Let’s look at an example. The code below defines a package_properties dictionary that includes all the required properties in a correct format. When we call check() on these properties, it returns an empty list:

import check_datapackage as cdp

package_properties = {
    "name": "woolly-dormice",
    "title": "Hibernation Physiology of the Woolly Dormouse: A Scoping Review.",
    "description": """
        This scoping review explores the hibernation physiology of the
        woolly dormouse, drawing on data collected over a 10-year period
        along the Taurus Mountain range in Turkey.
    """,
    "id": "123-abc-123",
    "created": "2014-05-14T05:00:01+00:00",
    "version": "1.0.0",
    "licenses": [{"name": "odc-pddl"}],
    "resources": [
        {
            "name": "woolly-dormice-2015",
            "title": "Body fat percentage in the hibernating woolly dormouse",
            "path": "resources/woolly-dormice-2015/data.parquet",
        }
    ],
}

cdp.check(properties=package_properties)
[]

Now let’s edit package_properties to have a name of the wrong type (a number instead of a string) and run check() again:

package_properties["name"] = 123

cdp.check(properties=package_properties)
[Issue(jsonpath='$.name', type='type', message="123 is not of type 'string'")]

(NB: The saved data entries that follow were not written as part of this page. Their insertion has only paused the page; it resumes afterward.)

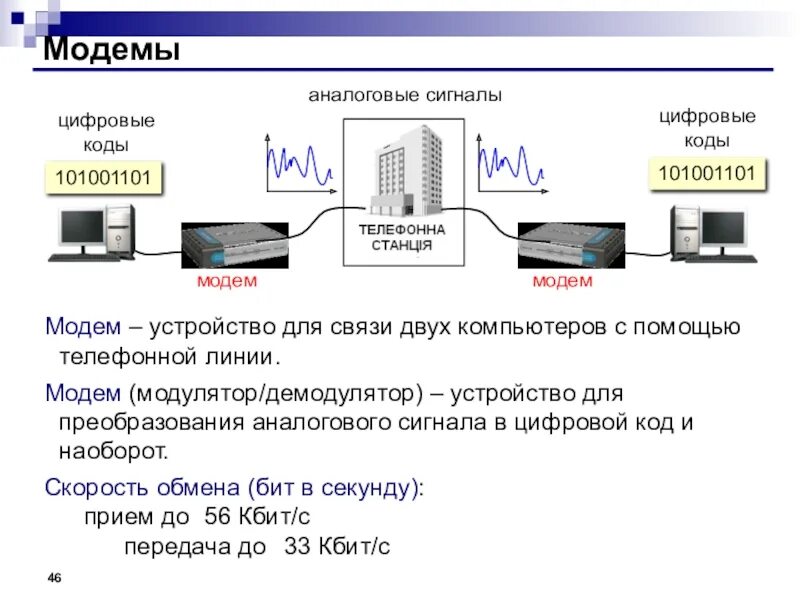 Модемы

аналоговые сигналы

цифровые коды

101001101

цифровые коды

101001101

ТЕЛЕФОННА СТАНЦІЯ

модем

модем

Модем – устройство для связи двух компьютеров с помощью телефонной линии.

Модем (модулятор/демодулятор) – устройство для преобразования аналогового сигнала в цифровой код и наоборот.

Скорость обмена (бит в секунду):
прием до 56 Кбит/с
передача до 33 Кбит/с

46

The output now lists two issues: one for the missing description field and one for the name field of the wrong type.

Default checks and configuration (config)

By default, check() runs the standard checks defined as MUSTs in the Data Package standard. These include checking that all required properties are present and that their values have the correct types and formats. This happens through a default Config object passed to the config argument of check().

If you want to configure which checks are performed, you can provide your own Config object in check(). With this object you can exclude certain checks, include additional SHOULD recommendations from the Data Package standard, or add your own custom checks.

Tip

For more details on configuring checks, see the Configuring checks guide or the Config reference documentation.

Stop program on failed checks (error=True)

If you want failed checks to result in errors and terminate program execution, you can achieve this by setting the error argument of check() to True. Using the same incorrect package_properties example as before, we can call check() with error=True like this:

cdp.check(properties=package_properties, error=True)
---------------------------------------------------------------------------
DataPackageError                          Traceback (most recent call last)
Cell In[3], line 1
----> 1 cdp.check(properties=package_properties, error=True)

File ~/work/check-datapackage/check-datapackage/src/check_datapackage/check.py:94, in check(properties, config, error)
     91 issues = exclude(issues, config.exclusions, properties)
     93 if error and issues:
---> 94     raise DataPackageError(issues)
     96 return sorted(set(issues))

DataPackageError: There were some issues found in your `datapackage.json`:

- Property `$.name`: 123 is not of type 'string'

Since some checks failed, the function now raises an error rather than returning the list of issues.